Mathematical Geophysics Project Update

Launching an Accessible Archive of Environmental Data

A new digital archive enables community use of terrestrial and subsurface ecosystem data sets.

By , Shreyas Cholia, Cory Snavely, Valerie Hendrix, Christina Procopiou, Diana Swantek, William J. Riley, and D. A. Agarwal

Over the past decade, data from Earth and environmental research have dramatically increased in volume, complexity, and diversity, but in many cases, efforts to make these data usable and accessible have not kept pace. This data proliferation has created an urgent need for data preservation, curation, quality checks, and standards for enabling cross-disciplinary use of the data.

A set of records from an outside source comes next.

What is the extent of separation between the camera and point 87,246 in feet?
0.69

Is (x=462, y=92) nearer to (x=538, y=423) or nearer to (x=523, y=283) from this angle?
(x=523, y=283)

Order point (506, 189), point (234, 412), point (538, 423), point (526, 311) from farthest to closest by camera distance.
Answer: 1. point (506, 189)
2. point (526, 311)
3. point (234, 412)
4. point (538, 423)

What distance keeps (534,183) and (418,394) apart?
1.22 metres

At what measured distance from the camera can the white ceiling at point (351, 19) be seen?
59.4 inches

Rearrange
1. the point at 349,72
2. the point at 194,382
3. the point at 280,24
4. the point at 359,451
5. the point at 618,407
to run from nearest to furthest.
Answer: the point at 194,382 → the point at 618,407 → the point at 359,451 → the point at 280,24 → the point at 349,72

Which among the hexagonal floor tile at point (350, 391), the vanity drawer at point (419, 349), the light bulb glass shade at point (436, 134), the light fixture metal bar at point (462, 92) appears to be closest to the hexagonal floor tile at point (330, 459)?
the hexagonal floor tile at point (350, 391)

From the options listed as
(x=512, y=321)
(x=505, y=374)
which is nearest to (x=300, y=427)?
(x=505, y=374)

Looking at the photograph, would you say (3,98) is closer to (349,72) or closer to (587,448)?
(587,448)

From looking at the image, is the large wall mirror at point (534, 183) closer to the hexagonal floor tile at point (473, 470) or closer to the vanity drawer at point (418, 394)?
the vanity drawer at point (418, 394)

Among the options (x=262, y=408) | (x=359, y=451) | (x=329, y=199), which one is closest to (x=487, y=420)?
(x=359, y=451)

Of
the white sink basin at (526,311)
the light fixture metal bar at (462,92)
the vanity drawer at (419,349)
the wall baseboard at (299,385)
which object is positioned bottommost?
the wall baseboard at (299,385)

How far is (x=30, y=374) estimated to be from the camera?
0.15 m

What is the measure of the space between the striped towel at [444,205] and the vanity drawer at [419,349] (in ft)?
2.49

Earth scientists use environmental data to develop knowledge about Earth’s processes, parametrize and test site- to global-scale models, and provide information needed for effective planning related to energy, environment, and infrastructure. These scientists need long-term, spatially dense, high-quality observational data sets coupled with simulations to understand and predict ecosystem behavior over timescales spanning decades to centuries.

The ESS-DIVE archive will store and preserve data from many DOE-sponsored hydrobiogeochemical ecosystem processes projects.
The new ESS-DIVE archive will store and preserve data from many DOE-sponsored hydrobiogeochemical ecosystem processes projects, including data from these instruments used in the NGEE-Arctic project. Credit: Roy Kaltschmidt, Lawrence Berkeley National Laboratory

Yet in many projects, data management is an afterthought, primarily conducted to satisfy demands from research sponsors or journals that published data be openly accessible. This ad hoc approach results in important data sets remaining unarchived, inaccessible, or unusable.

To overcome these trends, emerging community repositories are enabling scientists to easily archive and publish data with essential metadata as part of the scientific workflow. These repositories increasingly serve a critical role in enhancing data sharing and use.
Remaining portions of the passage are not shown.